Former state Sen. Bradley Byrne, a Republican, coasted to victory Tuesday night in Alabama’s 1st District special election, easily defeating his Democratic opponent, real estate agent Burton LeFlore.
Byrne succeeds former GOP Rep. Jo Bonner, who resigned over the summer to take a job with the University of Alabama system.
Officials will not swear Byrne into Congress until the new year because the House has already left for the holiday recess. In the meantime, here are six things to know about the newest member of Congress.
1. Byrne was classmates at Duke University with fellow Alabama GOP Rep. Mo Brooks.
Brooks graduated in 1975; Byrne graduated two years later, in 1977.
“Mo and I are great friends,” Byrne said in an interview with CQ Roll Call last week.
What's more, Byrne and Brooks overlapped at the University of Alabama School of Law. Brooks graduated in 1978, while Byrne graduated two years later in 1980.
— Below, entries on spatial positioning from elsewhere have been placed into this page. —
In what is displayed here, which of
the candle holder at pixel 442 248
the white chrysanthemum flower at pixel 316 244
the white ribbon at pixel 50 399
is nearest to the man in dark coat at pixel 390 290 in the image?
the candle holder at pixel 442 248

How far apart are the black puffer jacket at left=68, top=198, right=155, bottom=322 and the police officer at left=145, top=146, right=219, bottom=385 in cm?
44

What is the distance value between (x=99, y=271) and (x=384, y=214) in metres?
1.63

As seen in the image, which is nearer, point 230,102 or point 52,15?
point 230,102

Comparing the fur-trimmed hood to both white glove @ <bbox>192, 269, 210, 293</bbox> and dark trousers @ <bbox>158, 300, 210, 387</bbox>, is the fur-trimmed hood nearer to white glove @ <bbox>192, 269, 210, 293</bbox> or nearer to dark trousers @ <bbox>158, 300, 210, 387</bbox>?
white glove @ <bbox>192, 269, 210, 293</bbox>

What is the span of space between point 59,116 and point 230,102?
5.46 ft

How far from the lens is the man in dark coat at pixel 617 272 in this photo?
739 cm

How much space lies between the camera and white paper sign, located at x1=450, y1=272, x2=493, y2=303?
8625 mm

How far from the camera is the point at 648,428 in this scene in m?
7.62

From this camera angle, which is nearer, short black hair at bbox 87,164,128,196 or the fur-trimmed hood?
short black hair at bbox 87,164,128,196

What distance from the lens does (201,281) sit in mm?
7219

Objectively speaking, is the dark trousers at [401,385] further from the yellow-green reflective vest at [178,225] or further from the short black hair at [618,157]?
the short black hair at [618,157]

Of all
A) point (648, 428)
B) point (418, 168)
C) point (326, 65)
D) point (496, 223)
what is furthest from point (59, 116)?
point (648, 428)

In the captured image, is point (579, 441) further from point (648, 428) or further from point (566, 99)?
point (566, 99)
2. At Duke, Byrne was a member of the Phi Delta Theta fraternity, along with CNBC chief Washington correspondent and New York Times columnist John Harwood.
Harwood graduated from Duke a year after Byrne.
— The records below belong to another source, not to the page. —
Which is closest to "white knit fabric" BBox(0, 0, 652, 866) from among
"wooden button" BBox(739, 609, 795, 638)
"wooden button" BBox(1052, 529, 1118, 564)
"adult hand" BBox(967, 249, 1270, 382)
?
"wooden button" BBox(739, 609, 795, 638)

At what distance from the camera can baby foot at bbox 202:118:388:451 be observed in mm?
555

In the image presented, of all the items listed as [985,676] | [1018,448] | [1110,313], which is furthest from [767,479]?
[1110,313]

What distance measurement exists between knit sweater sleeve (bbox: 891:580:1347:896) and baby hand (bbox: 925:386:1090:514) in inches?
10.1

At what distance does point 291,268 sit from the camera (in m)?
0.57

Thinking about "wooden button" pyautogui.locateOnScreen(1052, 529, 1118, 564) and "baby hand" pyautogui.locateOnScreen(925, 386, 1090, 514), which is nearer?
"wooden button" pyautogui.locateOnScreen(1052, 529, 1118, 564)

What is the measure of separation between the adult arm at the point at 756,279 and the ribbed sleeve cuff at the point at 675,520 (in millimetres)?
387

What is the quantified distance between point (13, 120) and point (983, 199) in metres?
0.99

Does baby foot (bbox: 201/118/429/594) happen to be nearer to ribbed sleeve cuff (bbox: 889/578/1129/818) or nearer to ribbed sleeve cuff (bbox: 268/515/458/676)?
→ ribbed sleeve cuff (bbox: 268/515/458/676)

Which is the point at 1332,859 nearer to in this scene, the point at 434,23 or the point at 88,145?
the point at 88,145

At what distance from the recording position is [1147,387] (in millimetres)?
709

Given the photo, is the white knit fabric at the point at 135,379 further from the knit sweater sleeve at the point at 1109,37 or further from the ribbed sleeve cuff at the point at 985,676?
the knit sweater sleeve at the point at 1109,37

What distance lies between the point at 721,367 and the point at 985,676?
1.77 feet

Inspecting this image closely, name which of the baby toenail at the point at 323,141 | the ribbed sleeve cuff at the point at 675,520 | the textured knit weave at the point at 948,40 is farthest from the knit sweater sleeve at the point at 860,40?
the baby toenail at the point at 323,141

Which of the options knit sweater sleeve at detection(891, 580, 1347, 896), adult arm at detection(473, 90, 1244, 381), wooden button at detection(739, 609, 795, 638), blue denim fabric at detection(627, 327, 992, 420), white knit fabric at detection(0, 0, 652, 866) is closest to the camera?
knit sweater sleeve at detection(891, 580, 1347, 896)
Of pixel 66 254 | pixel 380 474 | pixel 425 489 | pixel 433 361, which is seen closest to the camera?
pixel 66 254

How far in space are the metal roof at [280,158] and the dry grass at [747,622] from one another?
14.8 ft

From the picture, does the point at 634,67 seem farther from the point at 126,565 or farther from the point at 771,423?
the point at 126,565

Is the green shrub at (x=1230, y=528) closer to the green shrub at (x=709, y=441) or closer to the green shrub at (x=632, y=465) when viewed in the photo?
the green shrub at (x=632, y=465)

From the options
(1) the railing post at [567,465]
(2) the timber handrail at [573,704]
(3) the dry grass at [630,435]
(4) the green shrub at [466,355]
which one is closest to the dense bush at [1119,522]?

“We were great friends at Duke, and of course I followed his career for decades and I always read his stuff and pay close attention to him on TV, because I know how very smart he is,” Byrne said.
3. Byrne and his wife, Rebecca, are on different sides of arguably the biggest college football rivalry in the country.
He is an Alabama Crimson Tide fan; she is an Auburn Tigers fan.
“We’ve been married for 32 years now and we’ve weathered a lot of Alabama-Auburn games,” Byrne said. “We’ve learned that when Alabama is not playing, I root for Auburn, and when Auburn isn’t playing, she roots for Alabama. And on Alabama-Auburn day we just have to love each other.”
4. At the start of his political career, Byrne was a Democrat.
He was elected to the Alabama State Board of Education as a Democrat in 1994. But like many in the South, Byrne ultimately left the Democratic Party to join Republicans in 1997.
“We always had conservative Democrats in Alabama going back to as far as I remember, and there came a time in Alabama where you could no longer be conservative and be a Democrat,” Byrne said. “And just looking at the national party and looking at the state party, it was very clear that my personal beliefs and principles were at great odds with the national party and state party here in Alabama, and when I got to that point I realized the right thing to do was to say, ‘Look I’m not a Democrat, I’m a Republican.'”
5. Byrne is a self-described education advocate.
He began his political career in the 1980s, helping overhaul Alabama’s public education system.
He later served as chancellor of the Alabama Community College System from 2007 until 2009. In that role, he worked to weed out corruption from the system — something he is widely praised for by Republicans in the state.
6. Byrne’s family has lived in the Mobile, Ala., area for more than 200 years, which he said shapes many of his stances.
Aside from traditional conservative principles, including limited government, Byrne is also concerned with water quality and the environment.
Byrne’s district includes miles of coastline and fishing territory, and the Mobile Delta is one of the country’s largest shipping ports in the country.
“I really have a strong attachment not just to my state but to this part of the state, because we’ve been here for so long,” Byrne said. “We love it, we love the special things about the environment. ... We have our own very special way of living down here and it does affect the way I look at things.”